Molto diffusi nel Nord Europa, stanno sempre più prendendo piede anche in Italia, ottimi per la colazione ed ogni break durante la giornata, sono i tè, gli infusi e le tisane che sono sempre più il simbolo di una classe signorile che si distingue dalla “massa” che gli preferisce un più veloce caffè.

Ma quali sono le differenze tra the, infusi e tisane? Alcuni credono siano la stessa cosa chiamata con termini diversi, nulla di più errato, vediamo il perchè.

Infuso è un termine alquanto generico e solitamente indica una bevanda ottenuta dalla macerazione in acqua calda di erbe, fiori e frutta essiccata, una macroarea insomma al di sotto della quale troviamo il tè e le tisane.

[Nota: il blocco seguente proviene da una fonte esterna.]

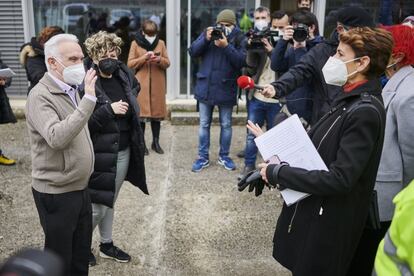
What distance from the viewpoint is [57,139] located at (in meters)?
2.42

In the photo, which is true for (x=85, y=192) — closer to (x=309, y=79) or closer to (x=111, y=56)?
(x=111, y=56)

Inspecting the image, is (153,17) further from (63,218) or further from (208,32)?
(63,218)

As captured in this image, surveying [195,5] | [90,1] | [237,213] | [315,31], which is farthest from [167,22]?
[237,213]

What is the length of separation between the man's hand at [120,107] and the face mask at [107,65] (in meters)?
0.26

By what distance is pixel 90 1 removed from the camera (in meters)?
7.57

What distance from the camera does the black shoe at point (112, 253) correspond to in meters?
3.59

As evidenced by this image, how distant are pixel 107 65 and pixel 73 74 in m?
0.62

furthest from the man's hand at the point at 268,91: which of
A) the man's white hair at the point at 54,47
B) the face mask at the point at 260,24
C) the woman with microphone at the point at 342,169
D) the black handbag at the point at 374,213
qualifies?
the face mask at the point at 260,24

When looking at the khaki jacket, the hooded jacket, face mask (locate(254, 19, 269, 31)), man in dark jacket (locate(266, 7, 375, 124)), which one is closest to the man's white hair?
the khaki jacket

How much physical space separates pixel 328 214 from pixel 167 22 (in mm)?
5811

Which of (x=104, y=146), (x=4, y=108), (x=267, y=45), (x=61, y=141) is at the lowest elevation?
(x=4, y=108)

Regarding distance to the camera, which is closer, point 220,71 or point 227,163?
point 220,71

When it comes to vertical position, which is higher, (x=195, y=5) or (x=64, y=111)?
(x=195, y=5)

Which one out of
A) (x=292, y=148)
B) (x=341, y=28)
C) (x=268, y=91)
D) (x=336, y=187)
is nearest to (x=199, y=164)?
(x=341, y=28)
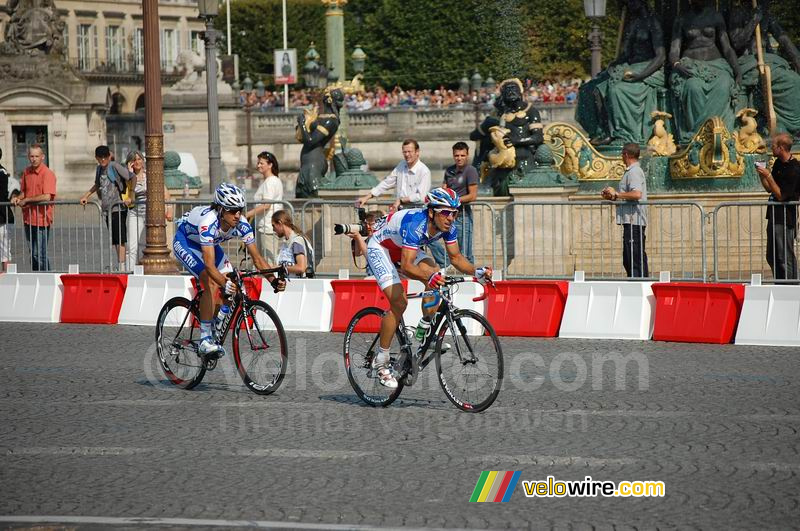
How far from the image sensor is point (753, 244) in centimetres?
1719

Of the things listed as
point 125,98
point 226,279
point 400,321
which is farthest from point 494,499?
point 125,98

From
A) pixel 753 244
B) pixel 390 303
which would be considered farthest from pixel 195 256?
pixel 753 244

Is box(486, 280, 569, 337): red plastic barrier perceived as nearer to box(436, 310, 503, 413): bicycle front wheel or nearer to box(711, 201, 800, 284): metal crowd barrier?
box(711, 201, 800, 284): metal crowd barrier

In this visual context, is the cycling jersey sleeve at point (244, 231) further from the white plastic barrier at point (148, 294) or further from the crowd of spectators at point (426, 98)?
the crowd of spectators at point (426, 98)

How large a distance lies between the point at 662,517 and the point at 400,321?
3.66m

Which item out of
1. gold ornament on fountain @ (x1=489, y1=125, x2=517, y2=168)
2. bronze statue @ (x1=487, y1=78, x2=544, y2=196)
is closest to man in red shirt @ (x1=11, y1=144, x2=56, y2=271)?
gold ornament on fountain @ (x1=489, y1=125, x2=517, y2=168)

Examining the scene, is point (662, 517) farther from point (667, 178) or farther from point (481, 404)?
point (667, 178)

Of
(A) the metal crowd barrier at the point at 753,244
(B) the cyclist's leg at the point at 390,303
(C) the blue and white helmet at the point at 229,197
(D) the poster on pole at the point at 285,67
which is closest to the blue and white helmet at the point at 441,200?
(B) the cyclist's leg at the point at 390,303

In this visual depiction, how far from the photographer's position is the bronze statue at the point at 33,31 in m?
54.4

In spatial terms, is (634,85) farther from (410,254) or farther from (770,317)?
(410,254)

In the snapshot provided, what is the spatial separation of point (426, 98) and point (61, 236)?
54102 mm

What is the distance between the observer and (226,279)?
11.5 metres

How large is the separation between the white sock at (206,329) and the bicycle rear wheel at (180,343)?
0.10 m

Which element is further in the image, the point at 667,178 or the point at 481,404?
the point at 667,178
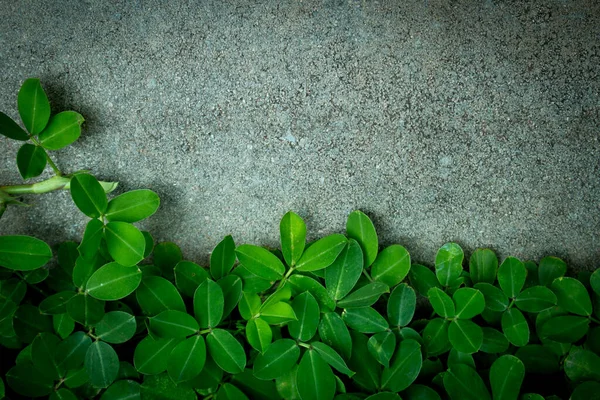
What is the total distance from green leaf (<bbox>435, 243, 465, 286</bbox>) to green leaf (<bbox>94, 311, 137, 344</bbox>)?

Il o the è una bevanda ottenuta dall’infusione in acqua calda di foglie di tè, ovvero la Camellia Sinensis di cui ovviamente esistono diverse varietà, tra i più significativi, particolari e dalle caratteristiche più pregiate troviamo il tè verde dalle spiccate doti depurative, il rarissimo tè bianco dai piacevoli aromi primaverili, cristallino e vellutato ed infine il tè nero dello Sri Lanka dall’inebriante profumo di mandarino.

Tisana indica invece la bevanda ottenuta con il metodo dell’infusione in acqua bollente di altri tipi di erbe, fiori e frutta essiccata diverse dalle foglie di the, solitamente le foglie, frutti ed erbe utilizzate per la tisana hanno particolari caratteristiche medicamentose per il corpo umano tra cui quelle digestive, depurative, balsamiche etc.